The share of sales on the Amazon marketplace in the U.S. by Chinese sellers is at all-time highs. According to Marketplace Pulse research, the percentage of total seller feedback reviews volume by Chinese sellers is back to levels last seen in November 2020. Sellers receive customer feedback reviews for each order, amounting to millions of reviews each month (providing feedback is optional, and the percentage of customers who leave a seller review is 1–5%). While inherently rudimentary, this analysis method estimates the directionality of sales mix changes.
Chinese sellers continue to do well on Amazon because virtually all use Fulfillment by Amazon (FBA) to store and fulfill inventory (some American sellers ship from owned warehouses or other 3PLs). The seller’s business address is thus only relevant as the location the seller employs staff and pays most taxes. Consumers, by design, are oblivious to the whereabouts of sellers on Amazon.

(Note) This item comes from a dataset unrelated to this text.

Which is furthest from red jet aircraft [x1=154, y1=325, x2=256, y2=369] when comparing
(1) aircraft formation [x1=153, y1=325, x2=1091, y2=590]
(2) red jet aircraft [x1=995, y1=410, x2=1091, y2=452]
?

American sellers have been gaining market share since November 2020. However, that stopped in March 2022. Since then, the trend reversed, and Chinese sellers quickly regained lost market share. American sellers still make up more than 50%, but they will likely soon dip below.
There is a growing sentiment in China that sellers should cut reliance on Amazon. “In the future, Chinese foreign trade enterprises should avoid reliance on Amazon,” wrote Hong Yong, Ministry of Commerce-linked Associate Research Fellow. Earlier this year, Hong Yong published an op-ed in the overseas edition of the People’s Daily titled “Defusing the Risk of “Chokehold” in China’s Cross-border E-commerce Channels.”

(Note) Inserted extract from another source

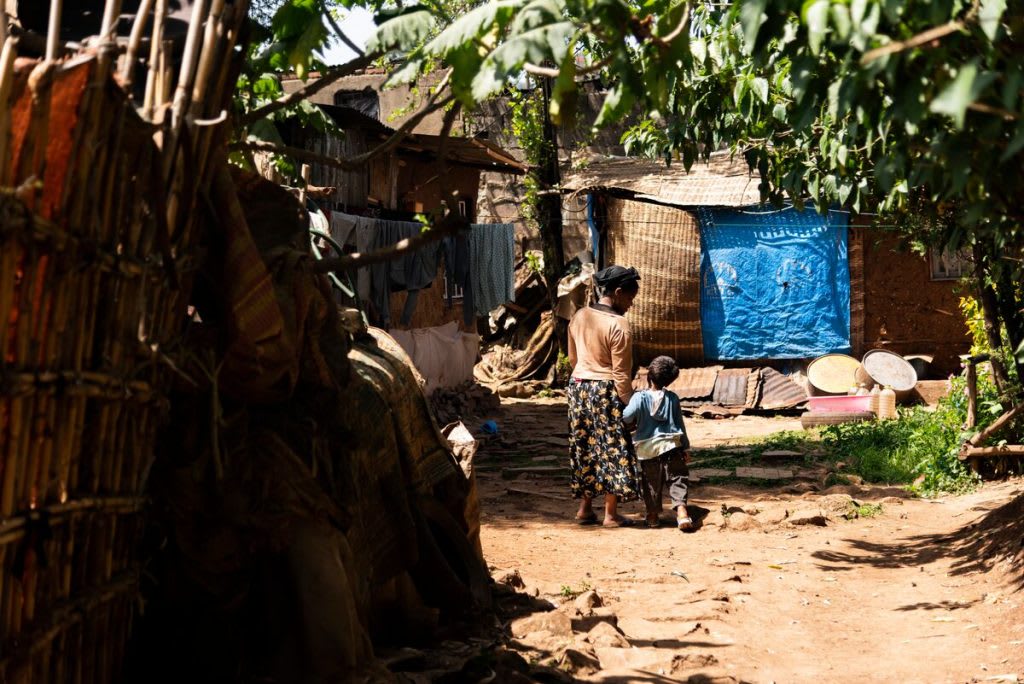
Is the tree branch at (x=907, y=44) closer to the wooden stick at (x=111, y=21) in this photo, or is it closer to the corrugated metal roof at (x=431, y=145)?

In reality, however, all sellers have been trying to diversify from relying on Amazon for most of their revenue. Amazon is still the largest marketplace in the U.S. and many other major markets. Few succeeded as alternatives are orders of magnitude smaller (Walmart, eBay) or require a fundamentally different business approach (DTC, Shopify). Thus all sellers inevitably rely on Amazon to some degree.
While Amazon’s mass suspension of hundreds of top Chinese sellers shocked the market, and new marketplaces like Shein and Temu appeared to offer a way out, Chinese sellers didn’t quit Amazon. “Made in China, Sold on Amazon” is still the norm.